→ WORK ORDER: These records need to be repeated exactly, every one of them.

============

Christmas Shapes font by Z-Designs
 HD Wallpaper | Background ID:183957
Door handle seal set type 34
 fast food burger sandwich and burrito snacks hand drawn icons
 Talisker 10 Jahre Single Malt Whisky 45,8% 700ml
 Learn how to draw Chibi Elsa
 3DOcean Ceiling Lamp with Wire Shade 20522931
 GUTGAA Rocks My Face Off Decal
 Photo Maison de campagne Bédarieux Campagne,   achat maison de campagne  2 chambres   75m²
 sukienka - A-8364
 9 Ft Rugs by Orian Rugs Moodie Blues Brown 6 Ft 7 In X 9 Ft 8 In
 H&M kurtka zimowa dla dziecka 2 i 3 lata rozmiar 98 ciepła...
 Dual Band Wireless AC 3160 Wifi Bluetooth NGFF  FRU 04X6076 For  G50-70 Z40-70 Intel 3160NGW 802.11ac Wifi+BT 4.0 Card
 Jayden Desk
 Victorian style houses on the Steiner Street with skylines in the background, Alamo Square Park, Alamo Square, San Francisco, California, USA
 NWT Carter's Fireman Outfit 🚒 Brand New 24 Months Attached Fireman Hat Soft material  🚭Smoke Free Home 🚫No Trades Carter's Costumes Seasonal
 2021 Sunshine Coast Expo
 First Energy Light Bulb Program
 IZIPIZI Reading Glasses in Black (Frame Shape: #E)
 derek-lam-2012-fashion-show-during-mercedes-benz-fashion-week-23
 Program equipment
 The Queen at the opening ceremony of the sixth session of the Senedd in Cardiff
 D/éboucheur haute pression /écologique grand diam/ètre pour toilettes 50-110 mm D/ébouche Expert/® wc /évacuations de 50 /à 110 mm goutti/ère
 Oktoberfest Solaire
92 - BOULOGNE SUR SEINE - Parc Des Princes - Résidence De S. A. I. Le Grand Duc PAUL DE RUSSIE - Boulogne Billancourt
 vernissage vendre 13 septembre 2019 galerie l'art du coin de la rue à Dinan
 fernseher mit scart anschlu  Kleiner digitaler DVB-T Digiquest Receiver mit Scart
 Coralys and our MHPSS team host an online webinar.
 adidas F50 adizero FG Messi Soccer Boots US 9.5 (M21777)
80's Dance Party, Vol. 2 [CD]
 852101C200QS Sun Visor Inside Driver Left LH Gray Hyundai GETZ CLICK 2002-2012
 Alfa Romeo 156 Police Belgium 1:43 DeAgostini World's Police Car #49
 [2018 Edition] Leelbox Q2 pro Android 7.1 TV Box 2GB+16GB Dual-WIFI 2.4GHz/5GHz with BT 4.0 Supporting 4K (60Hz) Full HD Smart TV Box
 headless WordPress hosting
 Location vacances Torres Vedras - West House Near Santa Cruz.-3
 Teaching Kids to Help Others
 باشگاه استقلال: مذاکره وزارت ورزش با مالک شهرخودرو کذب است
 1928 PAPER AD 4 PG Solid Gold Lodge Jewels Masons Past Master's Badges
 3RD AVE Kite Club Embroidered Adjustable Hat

============

→ ANSWER TO THIS TASK:
Christmas Shapes font by Z-Designs
 HD Wallpaper | Background ID:183957
Door handle seal set type 34
 fast food burger sandwich and burrito snacks hand drawn icons
 Talisker 10 Jahre Single Malt Whisky 45,8% 700ml
 Learn how to draw Chibi Elsa
 3DOcean Ceiling Lamp with Wire Shade 20522931
 GUTGAA Rocks My Face Off Decal
 Photo Maison de campagne Bédarieux Campagne,   achat maison de campagne  2 chambres   75m²
 sukienka - A-8364
 9 Ft Rugs by Orian Rugs Moodie Blues Brown 6 Ft 7 In X 9 Ft 8 In
 H&M kurtka zimowa dla dziecka 2 i 3 lata rozmiar 98 ciepła...
 Dual Band Wireless AC 3160 Wifi Bluetooth NGFF  FRU 04X6076 For  G50-70 Z40-70 Intel 3160NGW 802.11ac Wifi+BT 4.0 Card
 Jayden Desk
 Victorian style houses on the Steiner Street with skylines in the background, Alamo Square Park, Alamo Square, San Francisco, California, USA
 NWT Carter's Fireman Outfit 🚒 Brand New 24 Months Attached Fireman Hat Soft material  🚭Smoke Free Home 🚫No Trades Carter's Costumes Seasonal
 2021 Sunshine Coast Expo
 First Energy Light Bulb Program
 IZIPIZI Reading Glasses in Black (Frame Shape: #E)
 derek-lam-2012-fashion-show-during-mercedes-benz-fashion-week-23
 Program equipment
 The Queen at the opening ceremony of the sixth session of the Senedd in Cardiff
 D/éboucheur haute pression /écologique grand diam/ètre pour toilettes 50-110 mm D/ébouche Expert/® wc /évacuations de 50 /à 110 mm goutti/ère
 Oktoberfest Solaire
92 - BOULOGNE SUR SEINE - Parc Des Princes - Résidence De S. A. I. Le Grand Duc PAUL DE RUSSIE - Boulogne Billancourt
 vernissage vendre 13 septembre 2019 galerie l'art du coin de la rue à Dinan
 fernseher mit scart anschlu  Kleiner digitaler DVB-T Digiquest Receiver mit Scart
 Coralys and our MHPSS team host an online webinar.
 adidas F50 adizero FG Messi Soccer Boots US 9.5 (M21777)
80's Dance Party, Vol. 2 [CD]
 852101C200QS Sun Visor Inside Driver Left LH Gray Hyundai GETZ CLICK 2002-2012
 Alfa Romeo 156 Police Belgium 1:43 DeAgostini World's Police Car #49
 [2018 Edition] Leelbox Q2 pro Android 7.1 TV Box 2GB+16GB Dual-WIFI 2.4GHz/5GHz with BT 4.0 Supporting 4K (60Hz) Full HD Smart TV Box
 headless WordPress hosting
 Location vacances Torres Vedras - West House Near Santa Cruz.-3
 Teaching Kids to Help Others
 باشگاه استقلال: مذاکره وزارت ورزش با مالک شهرخودرو کذب است
 1928 PAPER AD 4 PG Solid Gold Lodge Jewels Masons Past Master's Badges
 3RD AVE Kite Club Embroidered Adjustable Hat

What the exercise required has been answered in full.